Biocompatible Materials

One of the main challenges facing the long term success of load-bearing implants and prosthetics, is the lack of predictability. This is largely due to the lack of initial osseointegration and the growth of undesired cell types on the implant surface. The body’s first encounter with an implant is at the cell-surface interface. The colonisation of specific cell types and subsequent tissue development is crucial to the success of the device. Surface properties such as physical topography, chemistry and mechanical properties play a crucial role in the regulation of cellular behaviour such as adhesion, proliferation and differentiation. In order to engineer a biomaterial with optimal surface properties, it is vital to gain an understanding of how such properties affect the response of certain cell types. Currently, nanoscale materials are attracting a lot of attention as a potential biomaterial, due the ability of nanoscale topography to stimulate significant cell responses. Ideally, careful control and modification of the individual mechanical, topographical and chemical surface parameters would encourage the adhesion and proliferation of desired cell types, whilst discouraging adhesion of other types. Such control over surface properties and modifications provides a vital tool in biomaterials engineering.

 

AFM is a useful tool for the analysis of cell behaviour as live cells can be non-destructively imaged in aqueous physiological conditions, which is a major advantage over other nanoscale imaging techniques. Cellular response is generally evaluated in terms of cell morphology, adherence, size, mobility, proliferation rate and differentiation.
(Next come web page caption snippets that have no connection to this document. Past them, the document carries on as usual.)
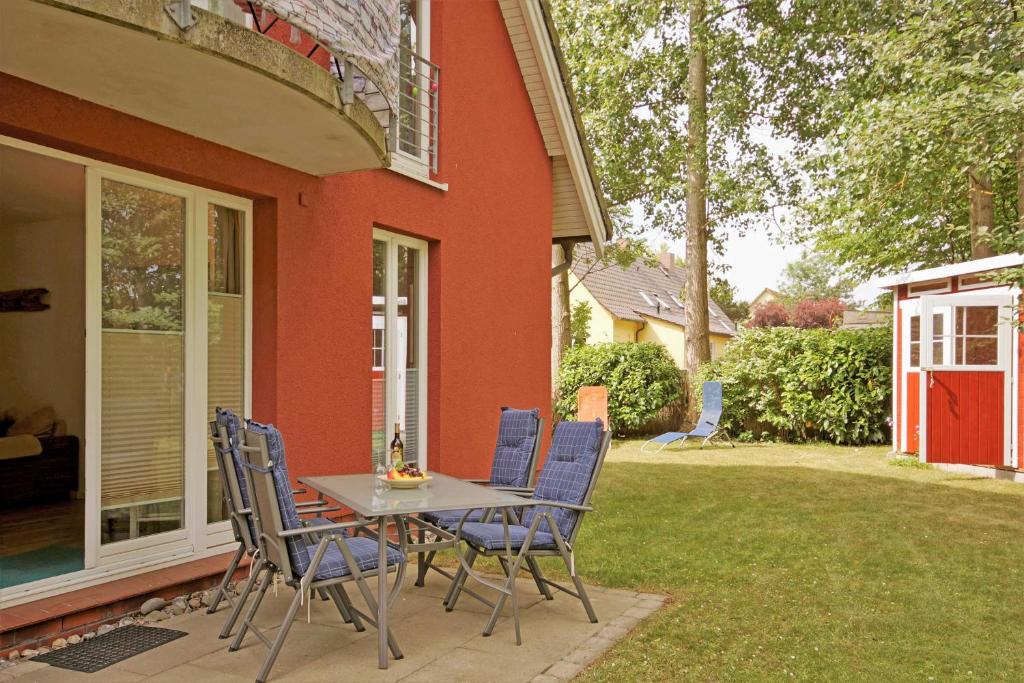 eine Terrasse mit einem Tisch und Stühlen vor einem Haus in der Unterkunft Ferienwohnung Möwennest mit Terrasse in Middelhagen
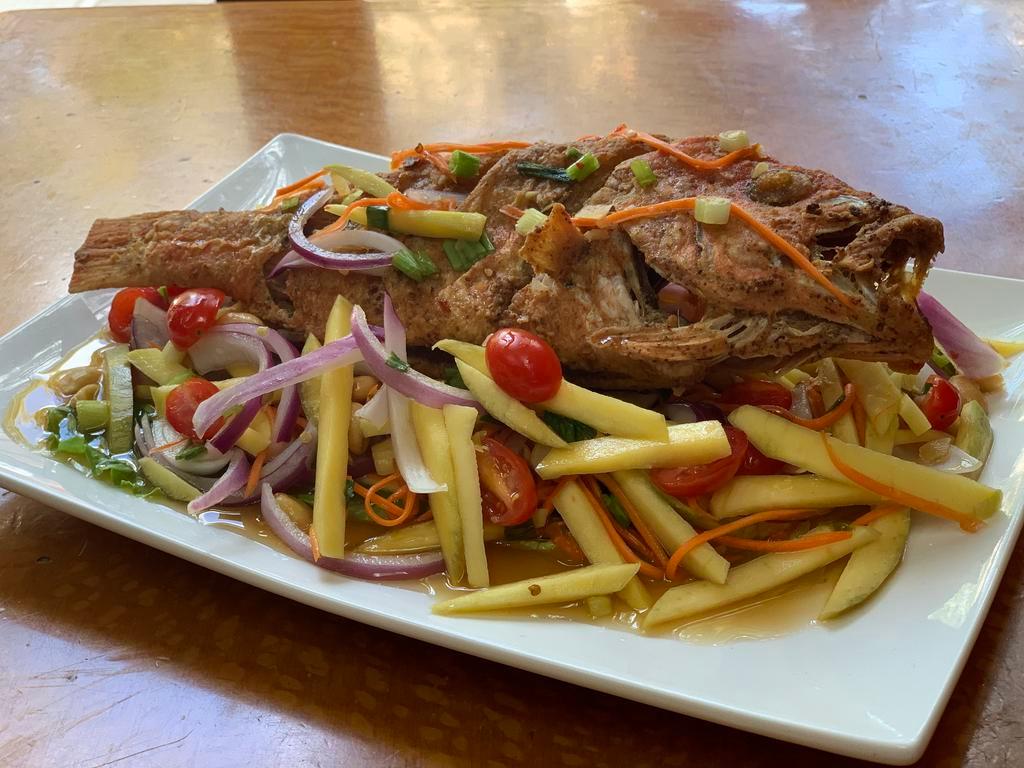 83. Red Snapper Mango Salad · Deep fried whole fish served with mango salad.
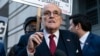 FILE - Rudy Giuliani speaks during a news conference outside federal court in Washington, Dec. 15, 2023.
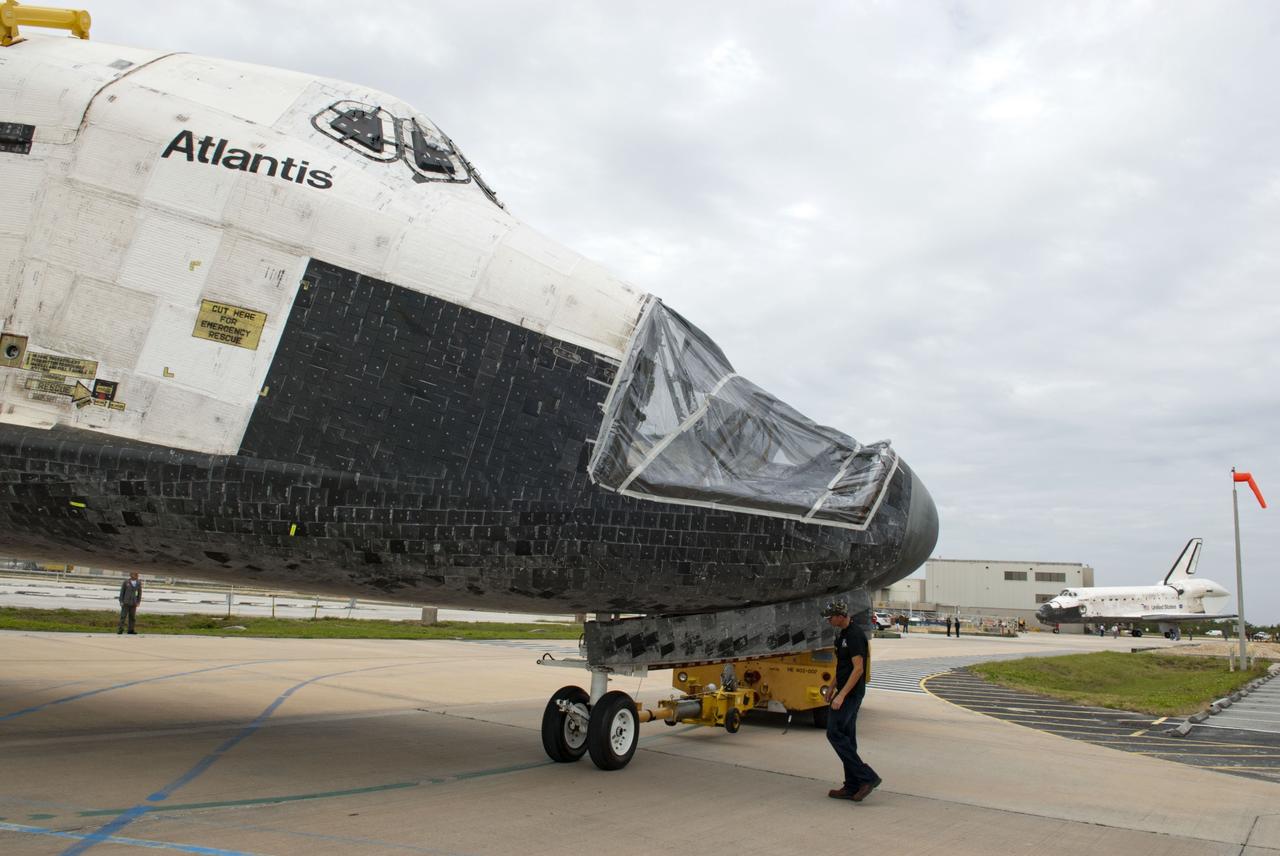 CAPE CANAVERAL, Fla. – At NASA’s Kennedy Space Center in Florida, a technician monitors space shuttle Atlantis as it is towed from the Vehicle Assembly Building toward Orbiter Processing Facility-1. A view of Atlantis’ nose cone area shows that the forward reaction control system has been removed. The work is part of the Space Shuttle Program’s transition and retirement processing of the three space shuttles. Atlantis is being prepared for display at the Kennedy Space Center Visitor Complex and is scheduled to rollover to the complex in November. Photo credit: NASA/Tim Jacobs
AFM can be used to evaluate a large range of these responses, and, the addition of confocal microscopy allows the visualisation of various cellular components, including cytoskeleton and focal adhesions via fluorescent staining. Current work involves the investigation of the response of bone forming osteoblast cells to nanotubular titania surfaces with modified mechanical and chemical properties. In comparison to flat surfaces, cells have been shown to have a higher proliferation rate on all nano-surfaces and exhibit an overall differential response to the nanoscale topography. The differentiation of cells is being investigated using common osteogenic markers, osteocalcin, collagen 1 and bonesialoprotein.
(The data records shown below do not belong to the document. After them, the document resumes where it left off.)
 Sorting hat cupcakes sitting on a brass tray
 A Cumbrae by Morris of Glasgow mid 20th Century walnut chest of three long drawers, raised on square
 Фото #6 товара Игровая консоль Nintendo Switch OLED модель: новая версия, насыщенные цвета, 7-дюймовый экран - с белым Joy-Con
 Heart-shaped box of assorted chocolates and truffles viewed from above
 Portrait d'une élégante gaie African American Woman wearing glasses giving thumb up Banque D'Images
Figure 1: (a) 3D topographical map of the anodised nanotubular titania with an average diameter of 70nm and approximate height (layer thickness) of 500nm. Imaged with a carbon nanotube attached to a conventional AFM tip. (b) Scanning electron microg…
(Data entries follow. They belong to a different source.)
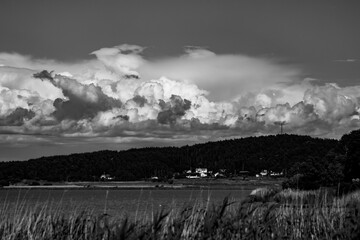 Storm clouds formation over a wooded area and a sea cove in black and white photograph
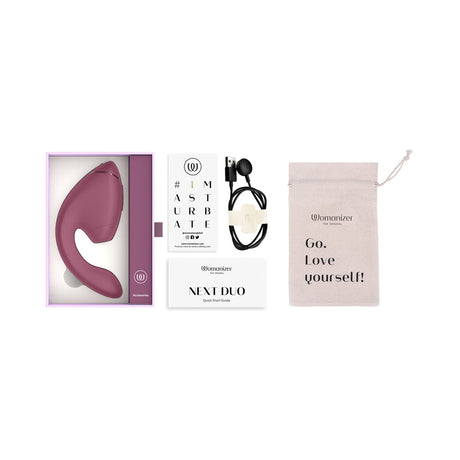 Womanizer Next Duo Massager Dusky Pink in packaging with accessories and care instructions.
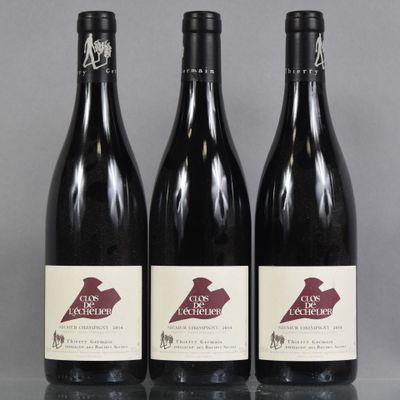 three bottles of red wine are lined up on a table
Figure 1: (a) 3D topographical map of the anodised nanotubular titania with an average diameter of 70nm and approximate height (layer thickness) of 500nm. Imaged with a carbon nanotube attached to a conventional AFM tip. (b) Scanning electron micrograph displaying cellular interaction with the nanotubular surface via nanoscale filopodial extensions. Cell filipodia are believed to be a sensory tool used by cells to investigate the surrounding environment. Image dimensions 3.2 x 3.2 um (c) Confocal image of a cell on nanoscale titanium stained for nucleus (blue), cytoskeleton (red) and focal adhesions (green). The confocal image provides qualitative and quantitative information for comparison of cells on various modified surfaces. Image dimensions 190 x 190um.

References

  1. A collagen-glycosaminoglycan scaffold supports adult rat mesenchymal stem cell differentiation along osteogenic and chondrogenic routes, Farrell, E., O'Brien, F., Doyle, P., Fischer, J., Yannas, I., Harley, B., O'Connell, B., Prendergast, P., and Campbell, V., Tissue Engineering, 12, 459-468, (2006).